PAGE TEXT:

[START]

This article selects four subcritical 330 MW heating units as the object of modeling, simulation, and experimental research. The units are equipped with subcritical, primary intermediate reheat, single shaft, three cylinders, dual exhaust, the impulse produced by the French general ALSTHOM steam turbine plant. Type, condensing steam turbine, model T2A-330-30-2F1080. The condensate and units’ reheating heating system are shown in Fig. 2.

Figure 2.

Units’ condensate system and regenerative heating system.

A simulation model of the effect of units’ condensate throttling is established in this paper. The main idea of modeling is to influence the heat balance of the low-pressure heater when adjusting the condensate throttling, and the distribution of steam at each extraction point the regenerative system is divided into four stages with a regenerator, which can be modeled separately. Figure 2 shows a simplified model of one regenerator stage group, which is mainly composed of four groups: stage group 1, extraction space, regenerator, and extraction steam flow calculation.

[END]

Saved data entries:

[START]

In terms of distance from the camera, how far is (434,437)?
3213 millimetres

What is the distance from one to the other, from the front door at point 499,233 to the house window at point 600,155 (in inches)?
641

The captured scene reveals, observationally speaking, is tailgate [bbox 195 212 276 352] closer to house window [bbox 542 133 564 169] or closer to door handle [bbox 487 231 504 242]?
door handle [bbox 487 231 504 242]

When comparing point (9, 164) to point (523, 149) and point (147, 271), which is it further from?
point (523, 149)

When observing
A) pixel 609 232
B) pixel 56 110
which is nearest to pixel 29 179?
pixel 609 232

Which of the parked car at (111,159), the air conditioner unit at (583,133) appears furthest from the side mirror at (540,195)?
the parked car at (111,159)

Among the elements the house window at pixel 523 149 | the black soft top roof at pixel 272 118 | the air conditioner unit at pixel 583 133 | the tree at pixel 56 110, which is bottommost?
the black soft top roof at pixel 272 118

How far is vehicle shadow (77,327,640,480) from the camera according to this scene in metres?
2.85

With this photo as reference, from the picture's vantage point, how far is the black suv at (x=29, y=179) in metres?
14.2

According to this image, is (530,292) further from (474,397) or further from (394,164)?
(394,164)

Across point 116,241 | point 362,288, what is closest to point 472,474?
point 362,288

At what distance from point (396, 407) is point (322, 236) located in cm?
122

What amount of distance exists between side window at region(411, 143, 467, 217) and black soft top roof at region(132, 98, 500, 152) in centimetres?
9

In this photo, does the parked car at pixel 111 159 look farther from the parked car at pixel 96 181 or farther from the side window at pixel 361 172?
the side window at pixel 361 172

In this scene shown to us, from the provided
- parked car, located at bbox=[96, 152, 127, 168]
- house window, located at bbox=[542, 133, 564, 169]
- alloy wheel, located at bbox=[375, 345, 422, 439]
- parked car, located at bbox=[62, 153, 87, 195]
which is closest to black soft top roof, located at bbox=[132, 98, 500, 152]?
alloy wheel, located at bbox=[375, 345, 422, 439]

[END]

OBJECTIVES:
**1.** According to the turbine text, what is the model designation of the condensing steam turbine?
**2.** Transcribe the records word for word, everything from the line containing "What amount of" down to the end of the records.
The text and the records are unrelated to each other.

ANSWERS IN ORDER:
**1.** T2A-330-30-2F1080

**2.**
What amount of distance exists between side window at region(411, 143, 467, 217) and black soft top roof at region(132, 98, 500, 152) in centimetres?
9

In this photo, does the parked car at pixel 111 159 look farther from the parked car at pixel 96 181 or farther from the side window at pixel 361 172?
the side window at pixel 361 172

In this scene shown to us, from the provided
- parked car, located at bbox=[96, 152, 127, 168]
- house window, located at bbox=[542, 133, 564, 169]
- alloy wheel, located at bbox=[375, 345, 422, 439]
- parked car, located at bbox=[62, 153, 87, 195]
which is closest to black soft top roof, located at bbox=[132, 98, 500, 152]?
alloy wheel, located at bbox=[375, 345, 422, 439]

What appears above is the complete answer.